### Work to do
Copy word for word the stretch from "Ashley attended Maumee" through "H. W. Bush." in the passage about Thomas Ludlow Ashley below.

### Text passage
+ + + +

Thomas William Ludlow "Lud" Ashley (January 11, 1923 – June 15, 2010) was an American businessman and politician of the Democratic Party. He served as a U.S. representative from Ohio from 1955 to 1981.

Early life and education
Ashley was born on January 11, 1923, in Toledo, Ohio, and raised on the Old West End. He was the son of Mary Alida Gouverneur (née Ludlow) Ashley and William Meredith Ashley, who owned a small steel manufacturing firm. His older brother William was killed in May 1944, at age 22, when his Army bomber exploded during a training mission over Massachusetts.

Ashley attended Maumee Valley Country Day School and graduated from the Kent School in Connecticut in 1942. During World War II, he served in the United States Army as a corporal in the Pacific Theater of Operations. After the war, Ashley attended Yale University, where he graduated in 1948. At Yale, he was a member of the secret society Skull and Bones along with future U.S. President George H. W. Bush.

After graduating from Yale, Ashley worked with the Toledo Publicity and Efficiency Commission. Encouraged by Michael DiSalle, then mayor of Toledo and later governor of Ohio, he began studying law through night classes at the University of Toledo College of Law. He graduated from Ohio State University College of Law in 1951. He was admitted to the bar that year and began practicing law.

Career 
Ashley joined the staff of Radio Free Europe (RFE) in 1952. He served in Europe for RFE as the co-director of the press section and later the assistant director of special projects. He resigned from RFE on March 1, 1954, to run for Congress.

+ + + +

### Information supplied
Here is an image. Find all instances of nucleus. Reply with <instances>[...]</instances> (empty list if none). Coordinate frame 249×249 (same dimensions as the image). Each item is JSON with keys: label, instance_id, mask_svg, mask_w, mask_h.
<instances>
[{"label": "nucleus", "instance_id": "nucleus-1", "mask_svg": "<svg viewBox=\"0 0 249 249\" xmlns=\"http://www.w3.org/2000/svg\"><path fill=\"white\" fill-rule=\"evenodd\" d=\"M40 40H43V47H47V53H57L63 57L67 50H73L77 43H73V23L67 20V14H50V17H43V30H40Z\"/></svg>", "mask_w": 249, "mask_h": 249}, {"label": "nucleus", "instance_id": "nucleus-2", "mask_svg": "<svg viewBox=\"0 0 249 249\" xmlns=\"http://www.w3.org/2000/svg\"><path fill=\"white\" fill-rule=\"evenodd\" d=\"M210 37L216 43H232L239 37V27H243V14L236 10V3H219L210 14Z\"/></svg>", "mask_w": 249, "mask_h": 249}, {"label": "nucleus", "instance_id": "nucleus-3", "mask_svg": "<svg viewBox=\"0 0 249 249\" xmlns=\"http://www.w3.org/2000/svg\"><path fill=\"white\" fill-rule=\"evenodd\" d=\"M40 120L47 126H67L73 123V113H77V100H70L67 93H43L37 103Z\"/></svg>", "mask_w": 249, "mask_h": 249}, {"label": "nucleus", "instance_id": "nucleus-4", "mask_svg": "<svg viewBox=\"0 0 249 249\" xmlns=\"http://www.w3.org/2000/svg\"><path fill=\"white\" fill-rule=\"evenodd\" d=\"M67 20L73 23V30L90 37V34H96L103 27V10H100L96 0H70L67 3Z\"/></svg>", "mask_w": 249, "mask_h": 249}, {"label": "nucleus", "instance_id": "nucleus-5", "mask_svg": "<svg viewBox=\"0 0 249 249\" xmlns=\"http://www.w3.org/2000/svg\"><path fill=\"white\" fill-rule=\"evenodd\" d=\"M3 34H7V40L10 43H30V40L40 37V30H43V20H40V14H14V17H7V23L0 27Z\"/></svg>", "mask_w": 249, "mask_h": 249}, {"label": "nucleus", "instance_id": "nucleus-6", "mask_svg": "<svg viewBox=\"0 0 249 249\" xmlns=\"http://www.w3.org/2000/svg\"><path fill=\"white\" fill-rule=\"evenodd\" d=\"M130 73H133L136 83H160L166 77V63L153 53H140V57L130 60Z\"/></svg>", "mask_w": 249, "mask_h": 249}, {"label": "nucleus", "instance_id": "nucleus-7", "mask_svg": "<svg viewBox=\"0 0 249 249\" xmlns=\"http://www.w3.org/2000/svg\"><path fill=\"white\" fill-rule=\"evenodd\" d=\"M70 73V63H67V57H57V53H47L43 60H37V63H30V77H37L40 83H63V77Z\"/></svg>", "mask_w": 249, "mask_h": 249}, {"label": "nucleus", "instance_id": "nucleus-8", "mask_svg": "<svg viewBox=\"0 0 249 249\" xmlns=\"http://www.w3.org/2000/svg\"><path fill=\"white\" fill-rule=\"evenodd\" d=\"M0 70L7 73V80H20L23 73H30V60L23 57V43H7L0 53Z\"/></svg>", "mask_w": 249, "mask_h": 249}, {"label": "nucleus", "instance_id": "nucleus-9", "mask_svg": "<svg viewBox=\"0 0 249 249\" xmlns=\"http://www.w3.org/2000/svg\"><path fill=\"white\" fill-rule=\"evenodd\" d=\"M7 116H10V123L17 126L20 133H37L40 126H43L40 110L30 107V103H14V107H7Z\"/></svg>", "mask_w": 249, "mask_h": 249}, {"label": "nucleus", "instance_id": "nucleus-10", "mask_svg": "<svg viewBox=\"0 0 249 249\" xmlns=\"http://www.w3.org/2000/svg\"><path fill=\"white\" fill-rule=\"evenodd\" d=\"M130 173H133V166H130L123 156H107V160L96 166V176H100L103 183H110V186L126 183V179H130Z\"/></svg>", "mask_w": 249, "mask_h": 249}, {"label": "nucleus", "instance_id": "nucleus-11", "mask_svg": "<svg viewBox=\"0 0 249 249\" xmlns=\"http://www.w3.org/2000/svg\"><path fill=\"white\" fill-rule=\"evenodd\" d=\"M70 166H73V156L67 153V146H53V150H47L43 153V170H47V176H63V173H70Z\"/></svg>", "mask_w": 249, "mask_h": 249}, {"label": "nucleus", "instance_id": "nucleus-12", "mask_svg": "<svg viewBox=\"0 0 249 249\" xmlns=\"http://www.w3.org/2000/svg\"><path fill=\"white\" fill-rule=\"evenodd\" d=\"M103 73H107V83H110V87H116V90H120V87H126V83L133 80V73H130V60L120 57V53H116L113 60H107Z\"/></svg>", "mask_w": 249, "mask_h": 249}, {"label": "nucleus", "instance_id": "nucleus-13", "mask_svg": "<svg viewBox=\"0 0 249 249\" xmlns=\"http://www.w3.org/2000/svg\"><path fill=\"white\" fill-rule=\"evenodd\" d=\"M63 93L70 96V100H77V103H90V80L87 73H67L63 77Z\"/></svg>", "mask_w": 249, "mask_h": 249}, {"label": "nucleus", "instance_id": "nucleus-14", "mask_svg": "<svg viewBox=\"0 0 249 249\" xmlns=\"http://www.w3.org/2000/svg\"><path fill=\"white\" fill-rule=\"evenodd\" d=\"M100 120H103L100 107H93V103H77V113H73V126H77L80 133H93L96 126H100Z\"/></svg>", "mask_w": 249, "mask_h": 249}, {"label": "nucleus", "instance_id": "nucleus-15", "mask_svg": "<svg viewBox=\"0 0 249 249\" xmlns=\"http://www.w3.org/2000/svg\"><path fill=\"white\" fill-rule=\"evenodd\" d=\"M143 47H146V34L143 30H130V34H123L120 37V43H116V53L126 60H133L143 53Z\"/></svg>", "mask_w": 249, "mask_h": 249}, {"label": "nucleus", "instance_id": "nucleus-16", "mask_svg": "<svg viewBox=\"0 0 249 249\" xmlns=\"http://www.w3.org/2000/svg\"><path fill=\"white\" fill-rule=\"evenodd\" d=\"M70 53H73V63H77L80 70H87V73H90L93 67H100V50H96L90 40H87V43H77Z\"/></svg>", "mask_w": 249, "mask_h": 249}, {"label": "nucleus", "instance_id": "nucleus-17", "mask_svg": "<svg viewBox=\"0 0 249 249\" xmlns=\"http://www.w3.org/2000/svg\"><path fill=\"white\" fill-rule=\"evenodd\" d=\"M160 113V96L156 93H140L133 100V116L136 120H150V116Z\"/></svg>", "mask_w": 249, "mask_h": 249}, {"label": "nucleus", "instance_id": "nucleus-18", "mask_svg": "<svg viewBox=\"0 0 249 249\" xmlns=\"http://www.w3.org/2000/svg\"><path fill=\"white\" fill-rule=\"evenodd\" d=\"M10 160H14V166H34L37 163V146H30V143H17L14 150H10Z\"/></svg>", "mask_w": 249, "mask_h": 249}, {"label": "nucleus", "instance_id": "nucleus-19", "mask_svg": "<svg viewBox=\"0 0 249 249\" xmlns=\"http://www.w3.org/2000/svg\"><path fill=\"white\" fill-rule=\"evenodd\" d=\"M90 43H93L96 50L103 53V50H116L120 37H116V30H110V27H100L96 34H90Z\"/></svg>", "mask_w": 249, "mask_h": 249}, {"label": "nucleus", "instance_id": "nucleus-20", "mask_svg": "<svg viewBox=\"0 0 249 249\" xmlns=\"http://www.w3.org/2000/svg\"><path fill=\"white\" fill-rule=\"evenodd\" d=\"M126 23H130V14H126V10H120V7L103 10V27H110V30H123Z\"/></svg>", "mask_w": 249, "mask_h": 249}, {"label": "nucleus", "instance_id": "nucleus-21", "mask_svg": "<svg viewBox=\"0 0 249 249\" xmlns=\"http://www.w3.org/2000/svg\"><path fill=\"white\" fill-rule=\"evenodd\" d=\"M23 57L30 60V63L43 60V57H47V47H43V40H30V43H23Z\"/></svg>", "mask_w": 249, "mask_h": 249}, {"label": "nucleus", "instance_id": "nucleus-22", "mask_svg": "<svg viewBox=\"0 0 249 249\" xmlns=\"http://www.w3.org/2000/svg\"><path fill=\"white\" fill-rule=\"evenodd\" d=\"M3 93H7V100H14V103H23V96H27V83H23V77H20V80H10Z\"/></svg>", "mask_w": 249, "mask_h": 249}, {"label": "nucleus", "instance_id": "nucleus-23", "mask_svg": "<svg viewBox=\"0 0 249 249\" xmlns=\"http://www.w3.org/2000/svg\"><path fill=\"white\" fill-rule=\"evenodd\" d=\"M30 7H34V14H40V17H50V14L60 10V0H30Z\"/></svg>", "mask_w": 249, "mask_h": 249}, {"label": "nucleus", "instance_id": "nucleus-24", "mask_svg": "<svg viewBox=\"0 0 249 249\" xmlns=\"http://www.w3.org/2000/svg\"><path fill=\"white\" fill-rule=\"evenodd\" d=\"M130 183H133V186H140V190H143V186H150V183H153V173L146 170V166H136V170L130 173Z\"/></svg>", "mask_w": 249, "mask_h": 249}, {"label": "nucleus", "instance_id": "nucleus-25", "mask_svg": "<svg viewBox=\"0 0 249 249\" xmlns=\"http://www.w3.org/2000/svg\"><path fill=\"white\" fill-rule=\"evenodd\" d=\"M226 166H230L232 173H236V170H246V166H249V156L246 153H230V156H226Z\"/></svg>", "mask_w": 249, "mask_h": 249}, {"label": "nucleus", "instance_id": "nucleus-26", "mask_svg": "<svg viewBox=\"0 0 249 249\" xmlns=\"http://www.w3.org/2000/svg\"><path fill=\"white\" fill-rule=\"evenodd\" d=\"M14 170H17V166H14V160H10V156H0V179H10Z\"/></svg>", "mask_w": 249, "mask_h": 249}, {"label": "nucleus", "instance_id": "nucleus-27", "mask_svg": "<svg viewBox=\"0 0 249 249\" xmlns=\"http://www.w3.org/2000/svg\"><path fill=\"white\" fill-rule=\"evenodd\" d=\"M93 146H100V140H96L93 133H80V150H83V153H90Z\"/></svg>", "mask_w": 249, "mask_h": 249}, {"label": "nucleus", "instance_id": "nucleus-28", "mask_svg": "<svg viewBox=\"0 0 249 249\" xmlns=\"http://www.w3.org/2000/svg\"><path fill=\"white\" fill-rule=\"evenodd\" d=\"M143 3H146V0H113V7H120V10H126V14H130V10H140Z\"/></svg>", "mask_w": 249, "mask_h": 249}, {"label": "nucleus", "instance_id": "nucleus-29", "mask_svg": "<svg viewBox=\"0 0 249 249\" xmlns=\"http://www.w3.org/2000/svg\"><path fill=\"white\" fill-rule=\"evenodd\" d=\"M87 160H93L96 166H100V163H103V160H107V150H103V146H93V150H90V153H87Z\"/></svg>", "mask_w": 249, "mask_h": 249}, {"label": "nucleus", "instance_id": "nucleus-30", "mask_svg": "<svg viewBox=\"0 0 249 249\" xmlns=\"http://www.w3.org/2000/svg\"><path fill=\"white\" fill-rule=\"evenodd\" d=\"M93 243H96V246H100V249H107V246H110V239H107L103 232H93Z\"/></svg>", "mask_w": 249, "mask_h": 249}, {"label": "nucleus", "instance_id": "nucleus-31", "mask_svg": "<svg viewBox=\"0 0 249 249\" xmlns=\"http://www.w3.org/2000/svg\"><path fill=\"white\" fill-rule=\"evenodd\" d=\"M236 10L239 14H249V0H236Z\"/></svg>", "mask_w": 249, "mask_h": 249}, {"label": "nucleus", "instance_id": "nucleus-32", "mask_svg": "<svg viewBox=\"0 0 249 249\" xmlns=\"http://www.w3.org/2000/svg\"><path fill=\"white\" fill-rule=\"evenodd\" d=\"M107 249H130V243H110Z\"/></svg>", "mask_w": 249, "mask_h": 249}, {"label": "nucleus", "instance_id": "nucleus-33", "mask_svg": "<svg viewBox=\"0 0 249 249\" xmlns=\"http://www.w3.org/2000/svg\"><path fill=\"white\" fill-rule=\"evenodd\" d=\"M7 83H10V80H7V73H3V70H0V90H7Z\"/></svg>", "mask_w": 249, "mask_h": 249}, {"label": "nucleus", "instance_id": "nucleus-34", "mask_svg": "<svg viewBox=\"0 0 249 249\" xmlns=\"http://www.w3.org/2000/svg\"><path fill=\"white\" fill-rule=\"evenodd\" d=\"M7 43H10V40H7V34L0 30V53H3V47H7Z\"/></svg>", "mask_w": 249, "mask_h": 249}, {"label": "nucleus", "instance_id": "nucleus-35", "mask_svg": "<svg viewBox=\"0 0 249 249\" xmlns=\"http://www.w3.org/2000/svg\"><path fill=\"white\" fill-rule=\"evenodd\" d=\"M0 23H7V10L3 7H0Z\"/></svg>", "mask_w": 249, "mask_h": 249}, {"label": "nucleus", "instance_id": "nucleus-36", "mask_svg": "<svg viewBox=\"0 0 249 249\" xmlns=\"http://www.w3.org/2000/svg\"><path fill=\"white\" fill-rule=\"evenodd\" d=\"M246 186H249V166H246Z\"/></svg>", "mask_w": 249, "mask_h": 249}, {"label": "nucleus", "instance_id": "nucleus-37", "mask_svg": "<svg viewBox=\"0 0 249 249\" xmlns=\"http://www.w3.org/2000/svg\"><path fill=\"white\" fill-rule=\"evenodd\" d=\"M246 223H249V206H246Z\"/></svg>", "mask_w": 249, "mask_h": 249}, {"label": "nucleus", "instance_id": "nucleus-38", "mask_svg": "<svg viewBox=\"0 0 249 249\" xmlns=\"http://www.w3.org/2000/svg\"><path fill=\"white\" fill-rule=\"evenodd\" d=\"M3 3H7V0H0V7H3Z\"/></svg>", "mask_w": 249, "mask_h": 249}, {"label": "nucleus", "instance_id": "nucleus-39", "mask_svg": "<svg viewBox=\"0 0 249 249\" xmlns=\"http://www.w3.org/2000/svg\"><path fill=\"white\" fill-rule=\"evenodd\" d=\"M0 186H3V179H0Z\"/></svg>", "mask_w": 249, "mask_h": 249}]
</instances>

+ + + +

### Task response
Ashley attended Maumee Valley Country Day School and graduated from the Kent School in Connecticut in 1942. During World War II, he served in the United States Army as a corporal in the Pacific Theater of Operations. After the war, Ashley attended Yale University, where he graduated in 1948. At Yale, he was a member of the secret society Skull and Bones along with future U.S. President George H. W. Bush.